0

There are at least two ways of doing the same thing :) ls -l *ABC* and ls -l | grep ABC

But which one is more efficient? Are there others, more efficient?

6
  • 2
    Of course ls -l *ABC*
    – anubhava
    Commented Nov 2, 2017 at 15:23
  • 3
    In almost all cases a single process will be far more efficient than piping.
    – 123
    Commented Nov 2, 2017 at 15:25
  • What's the use case? If you want to pass a list of files to a different program, or iterate over them in your shell script, you shouldn't use ls at all -- not just for performance reasons, but for correctness reasons as well. See Why you shouldn't parse the output of ls Commented Nov 2, 2017 at 15:35
  • 1
    @CharlesDuffy sometimes people just want to list files...
    – 123
    Commented Nov 2, 2017 at 15:42
  • 1
    @123, sure, but it's useful to distinguish whether that's the situation here. And frankly, if someone "just want[s] to list files", it's surprising that performance matters (unless it's a really huge directory, in which case the biggest gains available come by way of telling ls not to sort). Commented Nov 2, 2017 at 15:43

2 Answers 2

4

They do two subtly different things.

ls -l *ABC* lists all entries in the current directory whose names contain ABC (and don't start with .).

ls -l | grep ABC lists all entries in the current directory whose names don't start with . and then filters out all lines that don't contain ABC.

ls -l lists user and group names as well as file names, so if there happen to be files owned by a user or group whose name contains ABC, they'll be listed regardless of their names. Most group and user names don't contain uppercase letters, but that's not a firm requirement, and you'll want to do the same thing with other patterns like abc.
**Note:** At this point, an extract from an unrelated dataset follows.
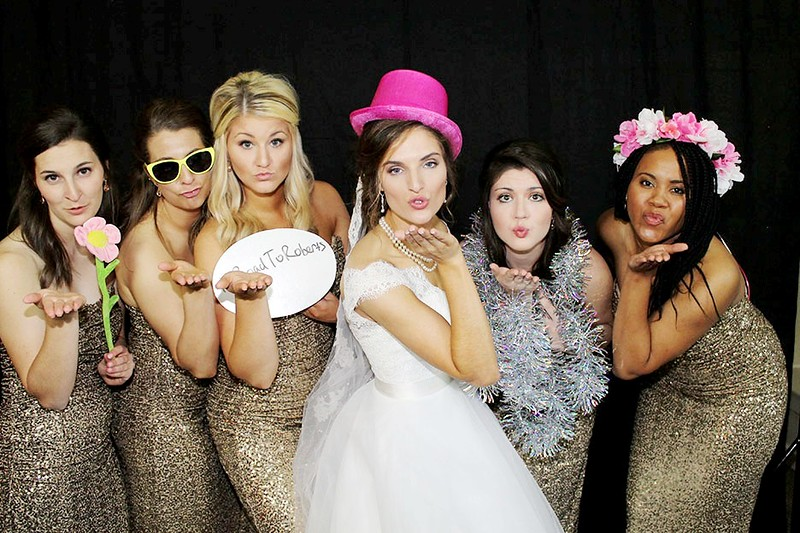 The Looking Glass Photo Booths Red Carpet Shoot.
If the pattern happens to be something contained in the word total, you'll match the first line of the output of ls -l.

More obscurely, file names can legally contain any characters other than / and the null character -- including newlines. Using such a name is a really bad idea, but such a file's name will be listed across two or more lines, and grep operates on lines.

The output of ls -l is intended to be human-readable. It's not really intended to be processed automatically.

ls -l *ABC* says what you mean more clearly and directly. Think about that before you consider performance. Unless your current directory is positively huge, any performance difference is likely to be swamped by the time it takes to print the output.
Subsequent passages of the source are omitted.